**SUPPLIED MATERIAL**
-------

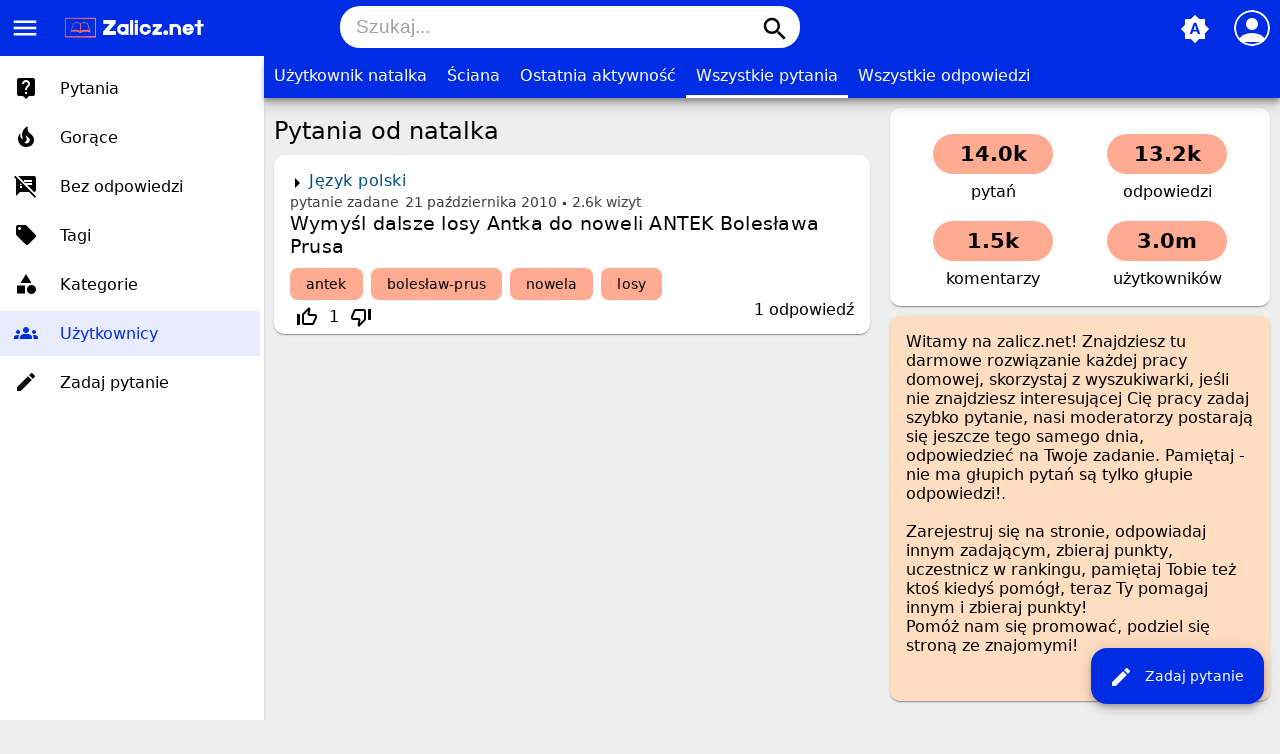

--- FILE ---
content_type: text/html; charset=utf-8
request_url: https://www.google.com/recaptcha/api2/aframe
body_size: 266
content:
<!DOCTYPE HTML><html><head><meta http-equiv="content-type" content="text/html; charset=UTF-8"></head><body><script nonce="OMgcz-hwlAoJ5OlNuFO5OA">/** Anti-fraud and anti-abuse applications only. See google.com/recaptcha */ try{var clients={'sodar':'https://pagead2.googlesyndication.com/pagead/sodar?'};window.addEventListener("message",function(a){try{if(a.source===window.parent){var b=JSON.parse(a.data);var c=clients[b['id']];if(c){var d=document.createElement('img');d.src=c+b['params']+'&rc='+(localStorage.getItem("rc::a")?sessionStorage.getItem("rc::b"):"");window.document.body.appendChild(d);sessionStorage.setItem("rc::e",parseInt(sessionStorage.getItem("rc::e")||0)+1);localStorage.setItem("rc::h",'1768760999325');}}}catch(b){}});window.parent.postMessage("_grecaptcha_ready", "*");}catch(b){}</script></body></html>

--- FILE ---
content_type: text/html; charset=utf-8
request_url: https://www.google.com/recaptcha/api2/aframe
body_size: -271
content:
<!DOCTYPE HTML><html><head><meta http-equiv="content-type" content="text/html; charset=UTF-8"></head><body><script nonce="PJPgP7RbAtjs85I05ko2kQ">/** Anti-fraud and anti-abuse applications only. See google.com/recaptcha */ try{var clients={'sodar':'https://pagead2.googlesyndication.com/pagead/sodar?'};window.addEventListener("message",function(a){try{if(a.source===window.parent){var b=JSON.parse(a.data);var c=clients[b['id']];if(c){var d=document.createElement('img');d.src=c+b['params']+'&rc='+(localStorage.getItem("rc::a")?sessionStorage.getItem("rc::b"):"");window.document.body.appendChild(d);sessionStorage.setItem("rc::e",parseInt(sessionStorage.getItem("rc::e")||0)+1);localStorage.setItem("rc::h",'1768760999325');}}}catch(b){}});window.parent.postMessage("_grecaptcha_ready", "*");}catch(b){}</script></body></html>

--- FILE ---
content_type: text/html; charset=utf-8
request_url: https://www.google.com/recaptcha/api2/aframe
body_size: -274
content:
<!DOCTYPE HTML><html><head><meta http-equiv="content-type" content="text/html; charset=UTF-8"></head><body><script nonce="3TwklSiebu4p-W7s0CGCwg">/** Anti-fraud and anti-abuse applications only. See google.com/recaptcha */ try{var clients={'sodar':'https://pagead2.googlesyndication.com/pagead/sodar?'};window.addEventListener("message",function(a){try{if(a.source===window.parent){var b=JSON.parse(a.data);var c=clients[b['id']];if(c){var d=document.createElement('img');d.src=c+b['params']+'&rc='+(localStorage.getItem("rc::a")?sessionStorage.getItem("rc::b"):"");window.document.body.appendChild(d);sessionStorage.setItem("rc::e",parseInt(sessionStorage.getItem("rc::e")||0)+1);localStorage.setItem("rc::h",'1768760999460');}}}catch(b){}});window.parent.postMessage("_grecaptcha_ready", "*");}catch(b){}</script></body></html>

-------

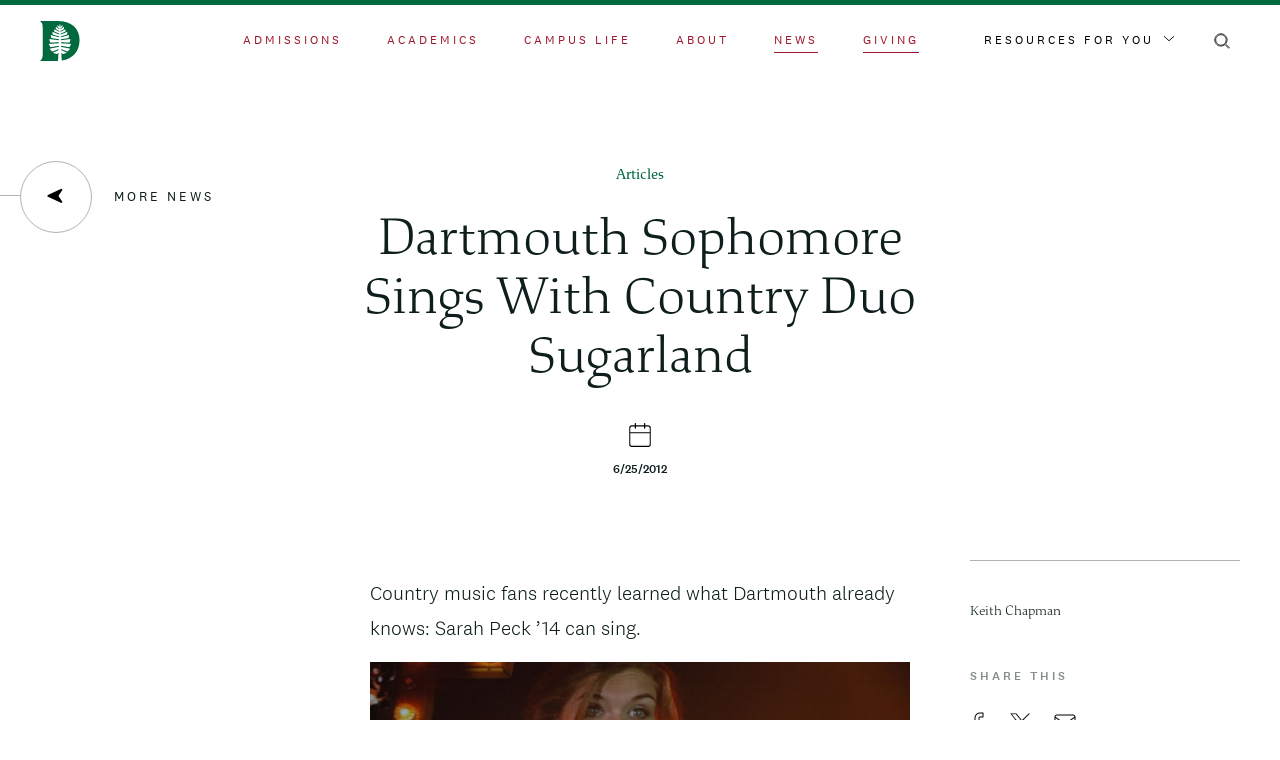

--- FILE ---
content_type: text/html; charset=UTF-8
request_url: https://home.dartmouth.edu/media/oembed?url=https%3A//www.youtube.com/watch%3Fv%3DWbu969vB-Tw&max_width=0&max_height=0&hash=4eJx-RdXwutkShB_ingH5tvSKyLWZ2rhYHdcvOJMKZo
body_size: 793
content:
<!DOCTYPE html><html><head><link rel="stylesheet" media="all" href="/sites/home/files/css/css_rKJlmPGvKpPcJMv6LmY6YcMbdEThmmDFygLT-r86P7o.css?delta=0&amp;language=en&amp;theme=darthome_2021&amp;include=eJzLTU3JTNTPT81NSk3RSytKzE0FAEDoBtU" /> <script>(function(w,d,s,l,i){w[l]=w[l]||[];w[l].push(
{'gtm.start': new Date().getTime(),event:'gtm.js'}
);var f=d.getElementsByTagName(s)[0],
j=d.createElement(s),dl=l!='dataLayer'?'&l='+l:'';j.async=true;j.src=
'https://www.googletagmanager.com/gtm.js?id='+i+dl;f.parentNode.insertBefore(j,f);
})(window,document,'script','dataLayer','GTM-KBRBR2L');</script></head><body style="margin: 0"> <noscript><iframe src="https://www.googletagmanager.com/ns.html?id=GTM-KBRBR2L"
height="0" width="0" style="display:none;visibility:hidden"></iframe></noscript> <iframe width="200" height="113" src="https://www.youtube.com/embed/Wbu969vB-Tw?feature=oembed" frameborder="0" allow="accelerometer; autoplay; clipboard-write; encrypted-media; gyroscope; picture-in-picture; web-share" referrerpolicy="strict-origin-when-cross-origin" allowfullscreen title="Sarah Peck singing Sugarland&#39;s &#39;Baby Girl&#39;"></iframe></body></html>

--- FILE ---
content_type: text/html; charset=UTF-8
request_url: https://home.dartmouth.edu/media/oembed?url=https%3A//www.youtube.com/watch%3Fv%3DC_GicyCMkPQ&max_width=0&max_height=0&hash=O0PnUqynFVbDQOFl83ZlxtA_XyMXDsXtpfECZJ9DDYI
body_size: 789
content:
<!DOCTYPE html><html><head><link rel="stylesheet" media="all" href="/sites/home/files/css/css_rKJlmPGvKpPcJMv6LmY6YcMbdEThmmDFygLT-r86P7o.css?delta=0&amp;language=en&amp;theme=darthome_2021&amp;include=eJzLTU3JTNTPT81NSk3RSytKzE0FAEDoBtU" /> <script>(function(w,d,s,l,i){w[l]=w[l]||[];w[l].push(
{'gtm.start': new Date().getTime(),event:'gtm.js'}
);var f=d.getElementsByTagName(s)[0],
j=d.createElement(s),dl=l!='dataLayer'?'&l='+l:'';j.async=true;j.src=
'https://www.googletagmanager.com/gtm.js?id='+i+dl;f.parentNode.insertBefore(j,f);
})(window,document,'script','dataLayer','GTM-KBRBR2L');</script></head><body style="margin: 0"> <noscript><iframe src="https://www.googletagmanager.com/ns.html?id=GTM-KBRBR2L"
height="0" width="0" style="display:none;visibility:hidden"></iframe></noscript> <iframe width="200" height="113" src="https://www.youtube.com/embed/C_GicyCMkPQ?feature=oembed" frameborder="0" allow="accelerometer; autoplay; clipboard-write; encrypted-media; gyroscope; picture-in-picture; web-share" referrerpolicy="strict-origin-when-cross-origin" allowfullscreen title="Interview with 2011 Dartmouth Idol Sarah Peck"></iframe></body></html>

-------

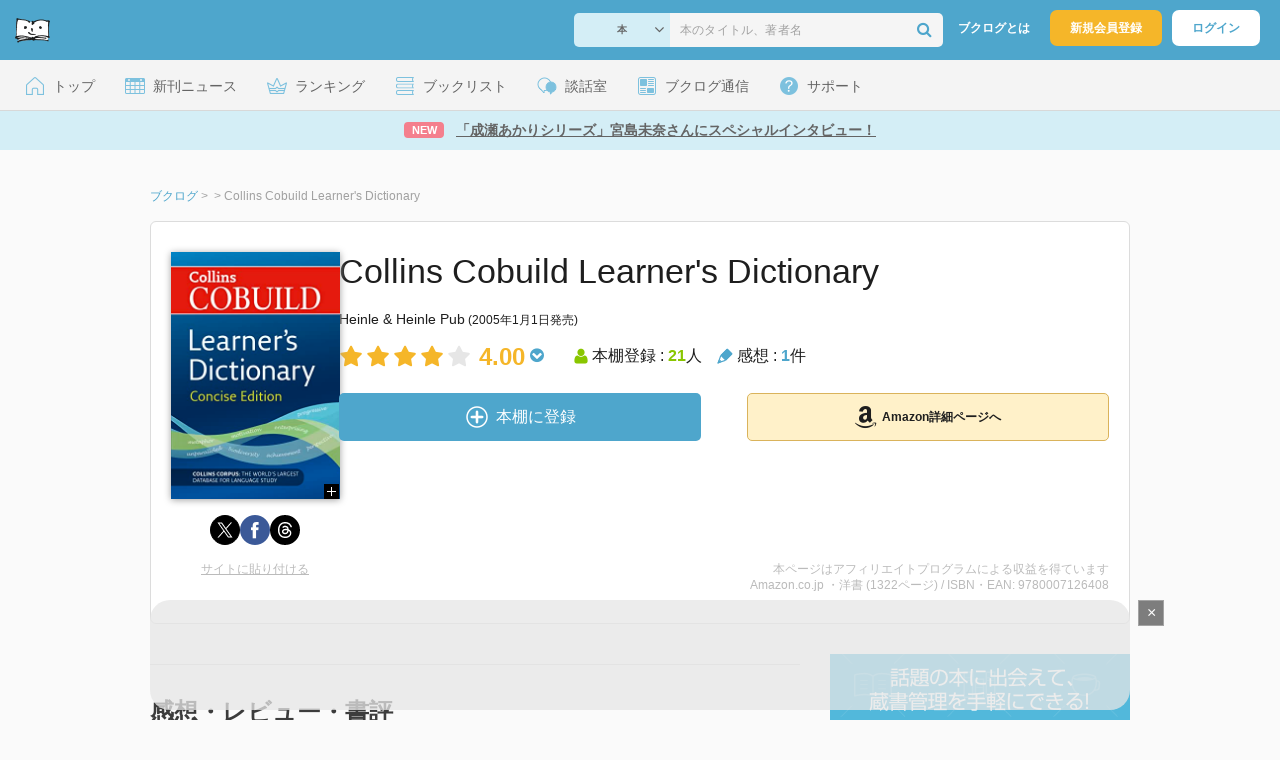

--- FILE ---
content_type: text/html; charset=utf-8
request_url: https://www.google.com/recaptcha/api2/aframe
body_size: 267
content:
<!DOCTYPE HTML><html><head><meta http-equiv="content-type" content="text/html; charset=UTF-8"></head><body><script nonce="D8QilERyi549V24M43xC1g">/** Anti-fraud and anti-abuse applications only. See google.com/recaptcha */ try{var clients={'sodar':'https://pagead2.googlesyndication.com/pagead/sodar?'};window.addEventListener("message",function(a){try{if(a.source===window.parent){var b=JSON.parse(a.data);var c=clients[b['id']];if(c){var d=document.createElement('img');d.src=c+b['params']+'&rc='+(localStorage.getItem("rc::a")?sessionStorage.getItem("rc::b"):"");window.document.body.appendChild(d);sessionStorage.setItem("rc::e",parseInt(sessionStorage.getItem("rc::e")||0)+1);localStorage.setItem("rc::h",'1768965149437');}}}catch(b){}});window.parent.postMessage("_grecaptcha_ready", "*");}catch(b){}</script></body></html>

-------

**TO DO**
What lines above hold the word "noscript"? List them all.

**THE COMPLETED TASK**
})(window,document,'script','dataLayer','GTM-KBRBR2L');</script></head><body style="margin: 0"> <noscript><iframe src="https://www.googletagmanager.com/ns.html?id=GTM-KBRBR2L"
height="0" width="0" style="display:none;visibility:hidden"></iframe></noscript> <iframe width="200" height="113" src="https://www.youtube.com/embed/Wbu969vB-Tw?feature=oembed" frameborder="0" allow="accelerometer; autoplay; clipboard-write; encrypted-media; gyroscope; picture-in-picture; web-share" referrerpolicy="strict-origin-when-cross-origin" allowfullscreen title="Sarah Peck singing Sugarland&#39;s &#39;Baby Girl&#39;"></iframe></body></html>
})(window,document,'script','dataLayer','GTM-KBRBR2L');</script></head><body style="margin: 0"> <noscript><iframe src="https://www.googletagmanager.com/ns.html?id=GTM-KBRBR2L"
height="0" width="0" style="display:none;visibility:hidden"></iframe></noscript> <iframe width="200" height="113" src="https://www.youtube.com/embed/C_GicyCMkPQ?feature=oembed" frameborder="0" allow="accelerometer; autoplay; clipboard-write; encrypted-media; gyroscope; picture-in-picture; web-share" referrerpolicy="strict-origin-when-cross-origin" allowfullscreen title="Interview with 2011 Dartmouth Idol Sarah Peck"></iframe></body></html>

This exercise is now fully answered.